#### [BRANO DA LEGGERE]
──────────
L’editrice Petite Plaisance continua la pubblicazione dei numeri della rivista Punti Critici.
Nel numero 5/6 del dicembre 2001 vi apparve un mio saggio dal titolo Sulla «Grande Riforma» della scuola italiana. In esso proseguivo la riflessione iniziata sulla stessa rivista (numero 2 – settembre/dicembre 1999) con un contributo su Educazione e antropologia.
A distanza di diciotto anni da questi due saggi -e da quelli di analogo argomento pubblicati sulla rivista diretta da Dario Generali il Voltaire. Cultura Scuola Società– provo la tristezza di aver compreso che cosa fosse in gioco e di aver previsto con sufficiente esattezza  che cosa sarebbe accaduto alla Scuola e all’Università. Tra l’altro, in questo saggio (alle pp. 168-169) mi esprimevo criticamente sul concetto di flessibilità, che non a caso è stato ripreso ed enfatizzato positivamente dal Presidente della CRUI (Conferenza dei Rettori delle Università Italiane) durante un recente dialogo che abbiamo avuto nel mio Dipartimento in occasione del IV Colloquio di ricerca.
──────────
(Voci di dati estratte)
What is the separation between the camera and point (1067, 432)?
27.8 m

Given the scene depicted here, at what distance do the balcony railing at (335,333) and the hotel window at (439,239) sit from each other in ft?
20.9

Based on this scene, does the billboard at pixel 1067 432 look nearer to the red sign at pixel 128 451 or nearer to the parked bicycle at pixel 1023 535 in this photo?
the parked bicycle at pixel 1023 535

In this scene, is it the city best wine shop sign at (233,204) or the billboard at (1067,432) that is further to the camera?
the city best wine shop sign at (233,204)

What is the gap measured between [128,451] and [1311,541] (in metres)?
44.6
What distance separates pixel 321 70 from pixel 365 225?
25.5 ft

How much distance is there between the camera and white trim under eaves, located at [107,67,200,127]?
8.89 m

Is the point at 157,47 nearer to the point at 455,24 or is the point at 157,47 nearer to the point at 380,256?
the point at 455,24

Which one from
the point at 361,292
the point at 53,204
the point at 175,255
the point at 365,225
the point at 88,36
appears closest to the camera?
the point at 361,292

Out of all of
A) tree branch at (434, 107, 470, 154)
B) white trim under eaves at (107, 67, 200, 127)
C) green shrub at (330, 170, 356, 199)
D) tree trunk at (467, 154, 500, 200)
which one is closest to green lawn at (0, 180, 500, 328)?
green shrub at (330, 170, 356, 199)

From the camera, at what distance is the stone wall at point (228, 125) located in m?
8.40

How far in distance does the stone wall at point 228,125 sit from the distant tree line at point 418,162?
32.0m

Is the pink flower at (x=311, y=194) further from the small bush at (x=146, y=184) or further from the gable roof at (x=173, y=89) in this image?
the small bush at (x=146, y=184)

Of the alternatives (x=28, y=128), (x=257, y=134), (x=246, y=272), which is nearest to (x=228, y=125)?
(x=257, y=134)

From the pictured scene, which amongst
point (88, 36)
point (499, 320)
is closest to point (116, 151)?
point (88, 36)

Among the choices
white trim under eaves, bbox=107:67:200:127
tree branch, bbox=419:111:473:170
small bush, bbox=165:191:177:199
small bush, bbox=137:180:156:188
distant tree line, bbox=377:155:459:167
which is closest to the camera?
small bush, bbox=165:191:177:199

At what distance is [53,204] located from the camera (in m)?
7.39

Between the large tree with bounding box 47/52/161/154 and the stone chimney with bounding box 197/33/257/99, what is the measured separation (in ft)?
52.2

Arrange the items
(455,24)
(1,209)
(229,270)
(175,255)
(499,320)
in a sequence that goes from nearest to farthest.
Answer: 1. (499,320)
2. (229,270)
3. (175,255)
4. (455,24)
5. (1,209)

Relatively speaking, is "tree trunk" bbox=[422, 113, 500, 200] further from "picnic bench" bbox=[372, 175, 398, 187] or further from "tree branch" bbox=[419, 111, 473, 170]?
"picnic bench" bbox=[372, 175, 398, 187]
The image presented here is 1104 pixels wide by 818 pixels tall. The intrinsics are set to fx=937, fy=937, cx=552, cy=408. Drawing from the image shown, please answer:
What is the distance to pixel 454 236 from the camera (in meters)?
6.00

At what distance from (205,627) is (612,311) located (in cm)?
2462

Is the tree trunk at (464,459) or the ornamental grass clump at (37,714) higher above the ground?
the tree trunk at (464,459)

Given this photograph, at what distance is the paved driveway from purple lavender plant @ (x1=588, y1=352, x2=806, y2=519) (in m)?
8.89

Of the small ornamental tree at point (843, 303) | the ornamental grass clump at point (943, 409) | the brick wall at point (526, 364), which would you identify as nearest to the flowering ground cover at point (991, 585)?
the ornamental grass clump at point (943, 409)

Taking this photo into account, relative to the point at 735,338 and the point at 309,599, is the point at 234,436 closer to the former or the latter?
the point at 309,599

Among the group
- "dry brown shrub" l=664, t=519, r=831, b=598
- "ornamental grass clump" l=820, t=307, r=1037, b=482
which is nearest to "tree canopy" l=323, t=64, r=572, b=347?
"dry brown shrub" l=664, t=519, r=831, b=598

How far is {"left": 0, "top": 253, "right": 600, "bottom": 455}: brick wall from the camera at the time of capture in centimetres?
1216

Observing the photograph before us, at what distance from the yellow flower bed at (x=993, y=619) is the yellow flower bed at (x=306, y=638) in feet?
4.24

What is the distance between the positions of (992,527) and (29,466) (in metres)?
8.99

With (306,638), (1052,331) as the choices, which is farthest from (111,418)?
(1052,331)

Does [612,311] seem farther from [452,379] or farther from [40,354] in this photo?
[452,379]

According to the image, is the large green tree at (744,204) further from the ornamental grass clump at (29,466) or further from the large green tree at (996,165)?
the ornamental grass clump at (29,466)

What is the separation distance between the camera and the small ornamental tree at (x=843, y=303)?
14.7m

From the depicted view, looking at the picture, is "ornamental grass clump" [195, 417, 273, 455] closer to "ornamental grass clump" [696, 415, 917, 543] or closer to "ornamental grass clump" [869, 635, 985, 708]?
──────────
#### [COMPITI DA SVOLGERE]
A. Secondo il brano, in quale numero della rivista Punti Critici apparve il saggio Sulla «Grande Riforma» della scuola italiana?
B. Sostituisci «saggio» con «articolo» e riscrivi la parte del brano che va da «L’editrice Petite Plaisance» fino a «su Educazione e antropologia.» compreso.
C. Prosegui il brano sulla scuola e l'università a partire dal punto in cui termina.

#### [RISPOSTE PER VOCE]
A. Nel numero 5/6 del dicembre 2001.

B.
L’editrice Petite Plaisance continua la pubblicazione dei numeri della rivista Punti Critici.
Nel numero 5/6 del dicembre 2001 vi apparve un mio articolo dal titolo Sulla «Grande Riforma» della scuola italiana. In esso proseguivo la riflessione iniziata sulla stessa rivista (numero 2 – settembre/dicembre 1999) con un contributo su Educazione e antropologia.

C.
Posso dire che questi testi rappresentano un’archeologia (nel senso foucaultiano) della catastrofe educativa italiana ed europea.

«Negli scorsi decenni ciò che chiamiamo cultura è stato visto da molti quasi soltanto come uno strumento di potere e di discriminazione. Nella impossibilità di elevare tutti al sapere, quanti hanno aderito a quella concezione hanno poi operato – consapevolmente o meno non ha importanza – allo scopo di distruggere la cultura come valore e di dequalificare scuole e università ponendole al servizio del ‘mondo del lavoro’, vale a dire del capitalismo globalizzatore dominato dagli Stati Uniti d’America. Questo è il vero significato delle riforme scolastiche in corso in Europa da alcuni anni, comprese quelle imposte in Italia dal ministro Berlinguer e dai suoi consiglieri-successori».

Pedagogia

L’editrice Petite Plaisance sta ripubblicando in versione digitale (pdf) Punti Critici, importante rivista uscita tra la fine degli anni Novanta e gli anni Zero del nostro secolo. Nel numero 2 (settembre-dicembre 1999) vi apparve un mio saggio di argomento pedagogico. Lo metto a disposizione anche qui per chi volesse leggerlo:
Educazione e antropologia   (pp. 27-46).
Il tempo trascorso da allora ha dato ragione a molte tesi di questo saggio, come quelle che seguono. Avrei certamente preferito avere avuto torto.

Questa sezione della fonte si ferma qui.